In premenopausal patients with early breast cancer, approximately one-sixth are not adequately adherent to adjuvant endocrine therapy.
In premenopausal patients with early breast cancer, approximately one-sixth are not adequately adherent to adjuvant endocrine therapy, according to a new study. Recognizing nonadherence could allow for targeted interventions to improve the situation.
“This issue is important because nonadherence with hormonal therapy-meaning taking less than 80% of prescribed treatment-can be associated with higher risk of mortality and shorter time to recurrence of breast cancer,” said Barbara Pistilli, MD, of the Institut Gustave Roussy in Villejuif, France, according to a press release. She presented results of an analysis from the CANTO cohort at the European Society for Medical Oncology (ESMO) 2018 Congress, held October 19–23 in Munich.
The CANTO cohort is a longitudinal study that will include 12,000 patients with early breast cancer. In the new analysis, researchers included 1,228 premenopausal patients treated with endocrine therapy, with follow-up to at least 1 year. Most patients were prescribed tamoxifen, though smaller numbers received tamoxifen plus luteinizing hormone-releasing hormone (LHRH) analogs, an aromatase inhibitor plus LHRH analogs, or an unknown endocrine therapy regimen.
The patients prescribed tamoxifen were assessed at 1 year based on liquid chromatography-tandem mass spectrometry, and adherence was defined as follows: nonadherent if serum tamoxifen concentration was 15 ng/mL or lower; poorly adherent if concentration was 15–60 ng/mL; and adherent if the concentration was above 60 ng/mL.
Of 1,177 patients prescribed tamoxifen, 188 (16.0%) were not adequately adherent to tamoxifen. More than 1 in 10 (10.7%) were nonadherent, and 5.3% were measured as being poorly adherent. An analysis of patient self-reports showed that at least half of patients with low or undetectable levels of tamoxifen did not declare that they were not taking the medication as prescribed.
“I was surprised at the high rate of nonadherence, which was considerably higher than reported previously,” said Pistilli. “Women with breast cancer should be encouraged to discuss their treatment and any side effects they experience with their doctor to obtain help to take their therapy.”

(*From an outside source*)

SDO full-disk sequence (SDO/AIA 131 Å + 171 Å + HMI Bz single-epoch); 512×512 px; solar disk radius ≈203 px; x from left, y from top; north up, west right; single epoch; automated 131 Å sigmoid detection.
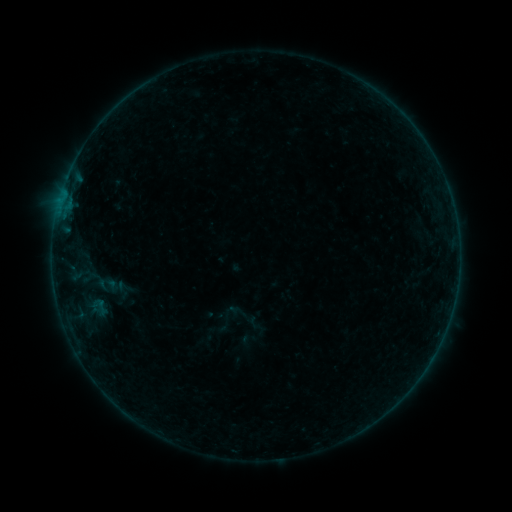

Giuseppe Curigliano, MD, PhD, of the European Institute of Oncology at the University of Milan in Italy, commented on the study, and said that these results should spur the creation of strategies to combat nonadherence. “Noncompliance with adjuvant hormonal treatment is an underappreciated and underreported problem and places patients at risk of inadequate clinical benefit,” he said. “Taking into account that many high-risk premenopausal women worldwide are receiving aromatase inhibitors plus ovarian suppression, both inducing more side effects than tamoxifen, we are underreporting the nonadherence rate in real life.”